Processing Finite Amounts of Data
Hi, and welcome to this module. Previously, we talked about big data and how Flink is changing the landscape of big data processing. In this module, we'll focus on how to start using Flink for processing finite amounts of data. Even though Flink's scaling feature is stream processing, we will start with batch processing for two reasons. First, I think it's easier to learn batch processing API. In many ways, it's similar to SQL and relational databases, which a lot if developers are familiar with. Second, many concepts in Flink are similar in both batch and stream processing, so the skills that you will learn here will be useful in any case. In this module, you will see how to apply Flink to implement real-world batch processing applications. The module will start with some simple examples and gradually build up to somewhat more advanced batch processing features. To fully utilize Flink capabilities, we need to know how it works under the hood. Later in this module, I will talk about this and you will see how to use this knowledge when you're developing your applications. Just for simplicity, most of the examples in this module will be executed in an IDE, but at the end of the module, I will also show you how to run one of the algorithms in a local Flink cluster. During this module, you will work as a big data engineer for a company called Globomantics that specializes in data processing. Globomantics has acquired a dataset of movie ratings that contains ratings from thousands of users and now it needs to extract useful information out of this vast amount of data. You are in charge of this project and you decided to use Apache Flink since it's the latest generation big data tool. Let's get started.

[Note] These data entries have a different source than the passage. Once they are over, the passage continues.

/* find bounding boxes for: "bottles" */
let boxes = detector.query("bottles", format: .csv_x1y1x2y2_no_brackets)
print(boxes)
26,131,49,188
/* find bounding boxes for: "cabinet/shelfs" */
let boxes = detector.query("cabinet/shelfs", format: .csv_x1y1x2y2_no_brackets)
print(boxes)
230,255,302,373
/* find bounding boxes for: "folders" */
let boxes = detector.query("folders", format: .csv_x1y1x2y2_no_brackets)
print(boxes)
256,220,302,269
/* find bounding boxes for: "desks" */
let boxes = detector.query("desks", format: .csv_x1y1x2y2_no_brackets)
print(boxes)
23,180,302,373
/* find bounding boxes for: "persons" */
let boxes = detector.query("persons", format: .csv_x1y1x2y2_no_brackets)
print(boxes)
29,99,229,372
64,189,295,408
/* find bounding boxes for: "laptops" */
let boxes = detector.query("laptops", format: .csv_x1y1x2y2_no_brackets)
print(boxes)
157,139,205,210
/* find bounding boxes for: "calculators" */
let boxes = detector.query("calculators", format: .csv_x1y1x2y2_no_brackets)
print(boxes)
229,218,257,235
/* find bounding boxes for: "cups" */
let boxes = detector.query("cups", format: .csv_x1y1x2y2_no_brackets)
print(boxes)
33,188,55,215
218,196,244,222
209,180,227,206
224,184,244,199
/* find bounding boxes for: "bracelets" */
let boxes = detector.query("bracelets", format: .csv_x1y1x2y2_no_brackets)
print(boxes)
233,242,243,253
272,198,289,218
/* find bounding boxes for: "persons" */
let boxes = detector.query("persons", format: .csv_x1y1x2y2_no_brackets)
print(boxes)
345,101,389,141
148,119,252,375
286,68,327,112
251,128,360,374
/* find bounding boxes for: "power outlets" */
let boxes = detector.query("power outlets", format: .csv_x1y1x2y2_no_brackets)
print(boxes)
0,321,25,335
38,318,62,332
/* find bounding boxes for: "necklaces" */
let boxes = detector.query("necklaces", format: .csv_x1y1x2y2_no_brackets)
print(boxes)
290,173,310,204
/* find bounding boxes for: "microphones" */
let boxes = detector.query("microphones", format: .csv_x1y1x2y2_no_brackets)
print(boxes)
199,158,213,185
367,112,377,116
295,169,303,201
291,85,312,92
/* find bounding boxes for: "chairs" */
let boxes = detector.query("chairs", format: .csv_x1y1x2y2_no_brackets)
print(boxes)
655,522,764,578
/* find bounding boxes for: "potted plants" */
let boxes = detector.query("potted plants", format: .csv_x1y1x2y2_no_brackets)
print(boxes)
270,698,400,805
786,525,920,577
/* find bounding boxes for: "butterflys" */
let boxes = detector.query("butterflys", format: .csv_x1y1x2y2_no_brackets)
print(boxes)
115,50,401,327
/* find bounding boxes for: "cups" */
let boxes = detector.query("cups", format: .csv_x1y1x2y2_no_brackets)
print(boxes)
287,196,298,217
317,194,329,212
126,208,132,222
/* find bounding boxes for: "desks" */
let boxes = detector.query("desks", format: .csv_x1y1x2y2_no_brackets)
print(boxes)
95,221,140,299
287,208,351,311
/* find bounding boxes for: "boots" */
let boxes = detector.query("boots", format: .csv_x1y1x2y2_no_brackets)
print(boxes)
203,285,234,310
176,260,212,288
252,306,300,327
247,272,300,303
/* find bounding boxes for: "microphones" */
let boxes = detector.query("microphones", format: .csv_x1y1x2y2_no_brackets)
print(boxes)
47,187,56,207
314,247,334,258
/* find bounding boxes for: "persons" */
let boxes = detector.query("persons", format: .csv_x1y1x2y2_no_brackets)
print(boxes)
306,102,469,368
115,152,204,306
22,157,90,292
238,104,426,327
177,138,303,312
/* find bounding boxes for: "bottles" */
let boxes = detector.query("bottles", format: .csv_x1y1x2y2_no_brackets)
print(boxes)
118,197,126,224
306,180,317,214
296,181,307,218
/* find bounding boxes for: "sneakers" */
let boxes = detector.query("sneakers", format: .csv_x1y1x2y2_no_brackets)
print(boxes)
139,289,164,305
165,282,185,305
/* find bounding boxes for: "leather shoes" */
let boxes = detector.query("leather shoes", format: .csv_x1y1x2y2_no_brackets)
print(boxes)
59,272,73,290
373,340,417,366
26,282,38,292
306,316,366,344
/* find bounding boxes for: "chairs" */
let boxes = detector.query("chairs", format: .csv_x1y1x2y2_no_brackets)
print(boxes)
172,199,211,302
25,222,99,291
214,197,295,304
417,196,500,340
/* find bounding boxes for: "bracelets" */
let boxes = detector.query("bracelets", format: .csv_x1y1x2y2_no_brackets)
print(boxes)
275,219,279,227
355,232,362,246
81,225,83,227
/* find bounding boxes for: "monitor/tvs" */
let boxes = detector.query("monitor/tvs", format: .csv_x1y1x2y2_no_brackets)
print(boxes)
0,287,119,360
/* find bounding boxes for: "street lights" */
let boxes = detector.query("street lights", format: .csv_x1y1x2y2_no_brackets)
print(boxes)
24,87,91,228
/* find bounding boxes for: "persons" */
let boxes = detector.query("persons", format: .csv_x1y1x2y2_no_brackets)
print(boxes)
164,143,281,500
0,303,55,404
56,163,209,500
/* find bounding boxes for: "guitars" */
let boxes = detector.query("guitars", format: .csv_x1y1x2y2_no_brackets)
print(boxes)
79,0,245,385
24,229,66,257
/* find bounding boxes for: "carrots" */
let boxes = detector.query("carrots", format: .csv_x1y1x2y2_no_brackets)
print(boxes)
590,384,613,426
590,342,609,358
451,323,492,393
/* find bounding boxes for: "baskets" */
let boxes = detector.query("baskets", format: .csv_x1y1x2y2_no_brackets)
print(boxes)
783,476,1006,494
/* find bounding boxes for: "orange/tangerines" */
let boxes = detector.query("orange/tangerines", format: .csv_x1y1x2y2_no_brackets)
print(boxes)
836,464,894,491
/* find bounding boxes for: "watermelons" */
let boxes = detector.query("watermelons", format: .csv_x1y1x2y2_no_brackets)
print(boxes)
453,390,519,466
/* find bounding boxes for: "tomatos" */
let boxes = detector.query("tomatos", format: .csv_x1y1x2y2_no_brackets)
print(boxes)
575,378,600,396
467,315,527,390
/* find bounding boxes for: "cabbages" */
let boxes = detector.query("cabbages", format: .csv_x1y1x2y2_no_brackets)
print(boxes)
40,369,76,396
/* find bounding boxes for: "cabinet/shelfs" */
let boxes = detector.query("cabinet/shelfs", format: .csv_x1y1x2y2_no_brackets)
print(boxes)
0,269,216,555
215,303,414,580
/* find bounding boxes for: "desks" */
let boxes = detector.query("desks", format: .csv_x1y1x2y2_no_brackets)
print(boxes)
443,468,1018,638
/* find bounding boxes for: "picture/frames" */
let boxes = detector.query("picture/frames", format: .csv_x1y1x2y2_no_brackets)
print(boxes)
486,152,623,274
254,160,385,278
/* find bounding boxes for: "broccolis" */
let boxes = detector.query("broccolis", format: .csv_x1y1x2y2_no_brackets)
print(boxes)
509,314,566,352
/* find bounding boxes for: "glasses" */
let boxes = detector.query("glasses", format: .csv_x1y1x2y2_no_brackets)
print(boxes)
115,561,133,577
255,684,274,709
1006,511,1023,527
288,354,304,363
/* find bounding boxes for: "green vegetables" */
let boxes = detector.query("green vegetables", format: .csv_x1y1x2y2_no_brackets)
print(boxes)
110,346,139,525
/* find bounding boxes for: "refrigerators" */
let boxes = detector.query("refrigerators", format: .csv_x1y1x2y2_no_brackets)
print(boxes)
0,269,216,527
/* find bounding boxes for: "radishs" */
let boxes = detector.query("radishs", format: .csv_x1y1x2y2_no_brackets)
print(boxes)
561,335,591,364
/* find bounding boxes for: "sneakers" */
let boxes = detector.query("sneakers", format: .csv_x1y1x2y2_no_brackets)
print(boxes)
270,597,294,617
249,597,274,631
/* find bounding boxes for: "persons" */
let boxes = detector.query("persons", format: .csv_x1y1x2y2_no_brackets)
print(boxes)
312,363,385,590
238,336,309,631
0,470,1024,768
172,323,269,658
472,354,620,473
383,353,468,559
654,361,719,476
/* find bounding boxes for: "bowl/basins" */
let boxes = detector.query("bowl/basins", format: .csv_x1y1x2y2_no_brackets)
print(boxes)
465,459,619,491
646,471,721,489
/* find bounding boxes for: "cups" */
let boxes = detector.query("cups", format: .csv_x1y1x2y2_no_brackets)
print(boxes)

Processing Infinite Streams of Data
Hi, and welcome to the stream processing module of this course. Before, we were writing batch applications where all data that we need to process was available in advance, but in many cases, new data constantly arrived and we need to process a stream of infinite data rather than a finite chunk. To tackle this type of data, we will learn about the most innovative Flink feature, stream processing. While stream processing is very different from batch processing, many concepts that we've learned so far are similar, so we'll build new skills on top of existing knowledge. After the previous module, we will apply new skills in practice and develop a number of stream processing applications. So what do we need stream processing for? Let's take a look at a few examples. One example would be to analyze stock prices. Stock prices are always changing and the stream of new prices never ends. If we want to make real time decisions like in algorithm trading, we need to process them here and now and the faster we can do this, the more valuable the result of analysis may be. Another example is fraud detection. A financial institution would like to process financial transactions in real time and immediately react to any suspicious activity and not wait until we accumulate all possible data, maybe only then act on it. Log analysis is another example. Service and data centers constantly produce new log data and we may want to analyze it in real time. There are many and many other examples of stream processing and it's not surprising that developers of Flink decided to focus their product on stream processing. It's a vast topic. Just as in the previous module, you will continue to help Globomantics to make sense out of big data. But now, the company is expanding and they want to analyze a stream of tweets in real time and get valuable information out of it. This task is a perfect match for stream processing and a batch of Flink.